In connection with the increase to the Beneficial Ownership Limitation Ceiling, the O’Neill Trust agreed pursuant to the Consent and Agreement that (i) until its remaining Series D Preferred Stock, Series D PIPE Warrants, and Series E PIPE Warrants are exercised or converted, as applicable, it will not acquire any other shares of Common Stock of the Company, and (ii) for a period of ten years following the date of the Consent and Agreement, it will not, directly or indirectly, acquire by means of public equity trading markets, any Common Stock or other securities with underlying Common Stock, to the extent the O’Neill Trust would beneficially own the voting, investment or economic control over 49.9% of the Common Stock of the Company.
The O’Neill Trust further agreed that if at any time it beneficially owns, or exercises control over, shares of Common Stock with voting rights that exceed 29.9% of the Common Stock of the Company (the “Voting Threshold”), the Company shall exercise the voting rights with respect to such shares of Common Stock beneficially owned in excess of the Voting Threshold in the same proportion as the outstanding Common Stock (excluding Common Stock beneficially owned, directly or indirectly, by the O’Neill Trust or any Affiliate (as defined in the Consent and Agreement) of the O’Neill Trust, but including any securities of the Company eligible to vote with the Common Stock on an as-converted basis) voted on all matters submitted to a vote of the holders of Common Stock of the Company.
Subordinated Promissory Note and Subordinated Note Warrants.
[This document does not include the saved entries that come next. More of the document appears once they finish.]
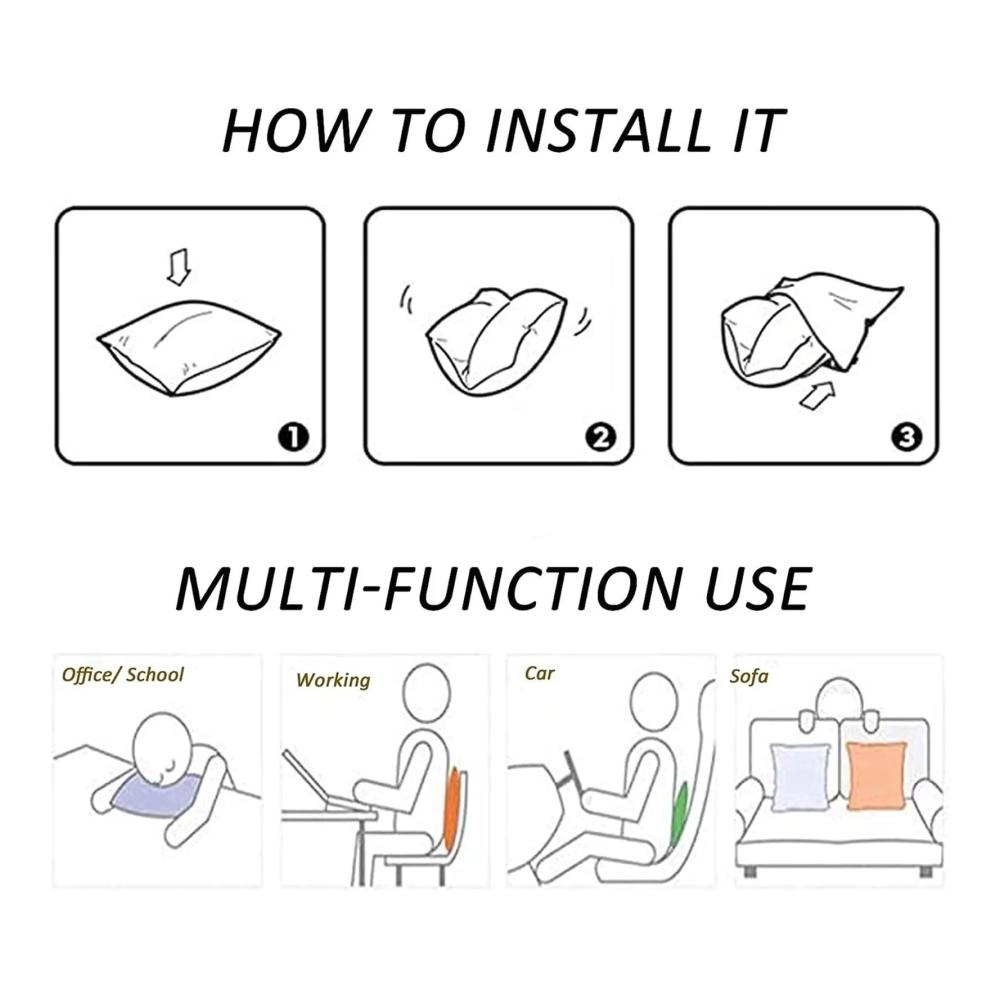 HOW TO INSTALL IT

1

2

3

MULTI-FUNCTION USE

Office/ School

Working

Car

Sofa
As described in Note 10 – Debt, on September 30, 2024, the Company issued the Subordinated Note in a principal amount of $5.0 million, which has a maturity date of March 17, 2027 to the Noteholders. Pursuant to the terms of the Subordinated Note, the Company also issued the Subordinated Note Warrants to the Noteholders, which provide the Noteholders with the ability to purchase up to shares of Common Stock, vesting in tranches based on the date of repayment of the Subordinated Note. The Noteholders are entities controlled by Jonathan H. Gray, a director of the Company. Refer to Note 10 – Debt and Note 15 – Common Stock Options and Warrants for a further discussion of the Subordinated Note and the Subordinated Note Warrants.